*** PASSAGE SHOWN

Archive for August, 2006

Bon by Philippe Starck

Saturday, August 19th, 2006

The Italians only had one thing to say to us when we told them we were going to Moscow. We were secretly hoping John Malkovich would take us out for a wild night of drinking, but no such luck. He told us to go to this restaurant…

(ГУМ, pronounced ‘goom,’ in full Государственный Универсальный Магазин, Gosudarstvennyi Universalnyi Magazin)We were at the GUM in Red Square drinking beers, what else?! GUM (the name stands for ’state department store’ in Russian) has long been Russia’s best-known and most popular shopping destination. It is more a mall than a department store these days. Its recently renovated arcades are topped by vaulted skylights and hold some 150 stores and kiosks — far fewer than the 1,200 tenants of the czar’s day, but a good offering of luxury and everyday apparel and goods nonetheless. There were weird accessory stores and bars and Burberry and Max Mara - a little bit of everything.

So, we were at the GUM when we decided it was time to start making our way toward “Bon” for our 7pm reservation. Keep in mind, that when Josh called them this morning to make the reservation, he asked if it would be okay that we wouldn’t be that dressed up as we were going to spend the day doing touristy stuff. The lady on the phone actually laughed at him before telling him it was fine. Ixel and I were looking at the map outside the GUM and all of a sudden someone approached us. I followed my usual routine of completely ignoring whoever’s existance that was standing 3 inches from me. Ixel, unfortunately, also did her usual “I’m the welcoming committee of the world!” routine.

******
*** DATA PROVIDED

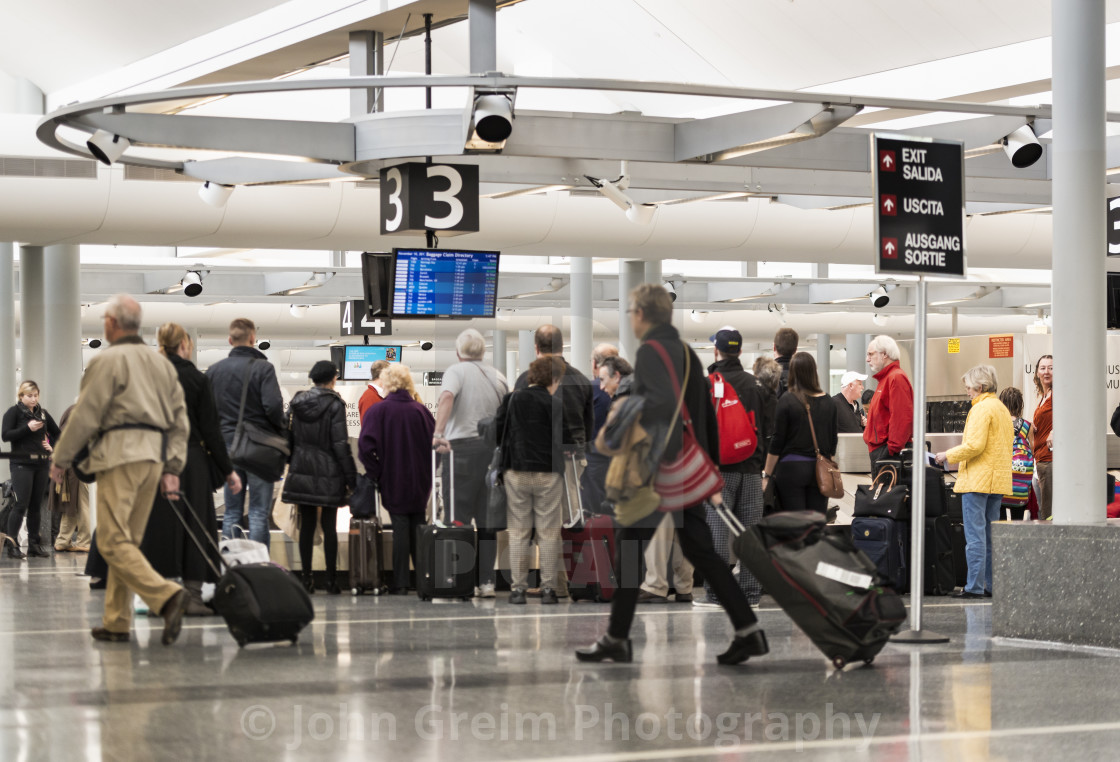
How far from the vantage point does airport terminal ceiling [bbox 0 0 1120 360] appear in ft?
36.1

******

▸ EXERCISES:
a: Copy out everything from "(ГУМ, pronounced ‘goom,’" down to "bit of everything." in the Moscow post above, word for word.
b: Translate this sentence from the Moscow post into Spanish: "The lady on the phone actually laughed at him before telling him it was fine."

▸ OUTPUTS FOR THE TASKS:
a:
(ГУМ, pronounced ‘goom,’ in full Государственный Универсальный Магазин, Gosudarstvennyi Universalnyi Magazin)We were at the GUM in Red Square drinking beers, what else?! GUM (the name stands for ’state department store’ in Russian) has long been Russia’s best-known and most popular shopping destination. It is more a mall than a department store these days. Its recently renovated arcades are topped by vaulted skylights and hold some 150 stores and kiosks — far fewer than the 1,200 tenants of the czar’s day, but a good offering of luxury and everyday apparel and goods nonetheless. There were weird accessory stores and bars and Burberry and Max Mara - a little bit of everything.

b: La señora del teléfono de hecho se rió de él antes de decirle que estaba bien.